BEGIN Material for this exercise

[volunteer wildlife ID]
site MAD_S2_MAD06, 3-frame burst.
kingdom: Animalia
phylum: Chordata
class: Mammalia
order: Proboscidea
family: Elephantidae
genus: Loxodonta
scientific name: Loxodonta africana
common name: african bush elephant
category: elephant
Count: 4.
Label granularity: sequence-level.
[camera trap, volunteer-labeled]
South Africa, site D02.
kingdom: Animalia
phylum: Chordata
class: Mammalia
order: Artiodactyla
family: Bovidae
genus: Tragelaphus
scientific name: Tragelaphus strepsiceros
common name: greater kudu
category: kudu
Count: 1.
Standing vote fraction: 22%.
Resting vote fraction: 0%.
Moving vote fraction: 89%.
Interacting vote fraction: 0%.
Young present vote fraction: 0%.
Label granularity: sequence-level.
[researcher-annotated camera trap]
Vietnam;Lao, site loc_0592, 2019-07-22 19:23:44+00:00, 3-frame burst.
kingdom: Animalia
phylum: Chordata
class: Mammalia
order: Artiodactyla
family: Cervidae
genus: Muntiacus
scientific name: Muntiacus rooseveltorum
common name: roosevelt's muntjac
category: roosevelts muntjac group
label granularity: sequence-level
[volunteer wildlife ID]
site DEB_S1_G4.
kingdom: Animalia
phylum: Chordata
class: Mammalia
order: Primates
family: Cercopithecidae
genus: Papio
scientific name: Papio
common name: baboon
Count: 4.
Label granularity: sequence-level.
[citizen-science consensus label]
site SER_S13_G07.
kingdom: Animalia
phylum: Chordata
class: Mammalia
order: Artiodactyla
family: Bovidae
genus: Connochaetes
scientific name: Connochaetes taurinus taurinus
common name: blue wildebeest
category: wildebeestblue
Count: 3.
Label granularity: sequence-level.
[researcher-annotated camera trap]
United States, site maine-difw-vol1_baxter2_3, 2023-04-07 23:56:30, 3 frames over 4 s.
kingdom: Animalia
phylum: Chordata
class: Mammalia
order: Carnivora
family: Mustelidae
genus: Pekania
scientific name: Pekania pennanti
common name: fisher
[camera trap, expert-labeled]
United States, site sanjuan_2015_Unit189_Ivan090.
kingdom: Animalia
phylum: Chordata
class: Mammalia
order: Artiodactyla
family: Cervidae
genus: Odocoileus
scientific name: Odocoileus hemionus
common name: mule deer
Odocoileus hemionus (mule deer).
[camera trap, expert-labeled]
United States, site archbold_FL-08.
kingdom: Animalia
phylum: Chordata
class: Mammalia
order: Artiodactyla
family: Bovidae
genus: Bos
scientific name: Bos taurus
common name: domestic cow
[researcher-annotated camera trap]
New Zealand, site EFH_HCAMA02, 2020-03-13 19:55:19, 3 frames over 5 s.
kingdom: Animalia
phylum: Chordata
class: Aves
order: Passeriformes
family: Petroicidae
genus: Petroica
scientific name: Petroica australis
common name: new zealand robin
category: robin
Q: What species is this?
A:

END Material for this exercise

- **Try it**:
Take the material above and transcribe all of it exactly.

- **Task output**:
[volunteer wildlife ID]
site MAD_S2_MAD06, 3-frame burst.
kingdom: Animalia
phylum: Chordata
class: Mammalia
order: Proboscidea
family: Elephantidae
genus: Loxodonta
scientific name: Loxodonta africana
common name: african bush elephant
category: elephant
Count: 4.
Label granularity: sequence-level.
[camera trap, volunteer-labeled]
South Africa, site D02.
kingdom: Animalia
phylum: Chordata
class: Mammalia
order: Artiodactyla
family: Bovidae
genus: Tragelaphus
scientific name: Tragelaphus strepsiceros
common name: greater kudu
category: kudu
Count: 1.
Standing vote fraction: 22%.
Resting vote fraction: 0%.
Moving vote fraction: 89%.
Interacting vote fraction: 0%.
Young present vote fraction: 0%.
Label granularity: sequence-level.
[researcher-annotated camera trap]
Vietnam;Lao, site loc_0592, 2019-07-22 19:23:44+00:00, 3-frame burst.
kingdom: Animalia
phylum: Chordata
class: Mammalia
order: Artiodactyla
family: Cervidae
genus: Muntiacus
scientific name: Muntiacus rooseveltorum
common name: roosevelt's muntjac
category: roosevelts muntjac group
label granularity: sequence-level
[volunteer wildlife ID]
site DEB_S1_G4.
kingdom: Animalia
phylum: Chordata
class: Mammalia
order: Primates
family: Cercopithecidae
genus: Papio
scientific name: Papio
common name: baboon
Count: 4.
Label granularity: sequence-level.
[citizen-science consensus label]
site SER_S13_G07.
kingdom: Animalia
phylum: Chordata
class: Mammalia
order: Artiodactyla
family: Bovidae
genus: Connochaetes
scientific name: Connochaetes taurinus taurinus
common name: blue wildebeest
category: wildebeestblue
Count: 3.
Label granularity: sequence-level.
[researcher-annotated camera trap]
United States, site maine-difw-vol1_baxter2_3, 2023-04-07 23:56:30, 3 frames over 4 s.
kingdom: Animalia
phylum: Chordata
class: Mammalia
order: Carnivora
family: Mustelidae
genus: Pekania
scientific name: Pekania pennanti
common name: fisher
[camera trap, expert-labeled]
United States, site sanjuan_2015_Unit189_Ivan090.
kingdom: Animalia
phylum: Chordata
class: Mammalia
order: Artiodactyla
family: Cervidae
genus: Odocoileus
scientific name: Odocoileus hemionus
common name: mule deer
Odocoileus hemionus (mule deer).
[camera trap, expert-labeled]
United States, site archbold_FL-08.
kingdom: Animalia
phylum: Chordata
class: Mammalia
order: Artiodactyla
family: Bovidae
genus: Bos
scientific name: Bos taurus
common name: domestic cow
[researcher-annotated camera trap]
New Zealand, site EFH_HCAMA02, 2020-03-13 19:55:19, 3 frames over 5 s.
kingdom: Animalia
phylum: Chordata
class: Aves
order: Passeriformes
family: Petroicidae
genus: Petroica
scientific name: Petroica australis
common name: new zealand robin
category: robin
Q: What species is this?
A:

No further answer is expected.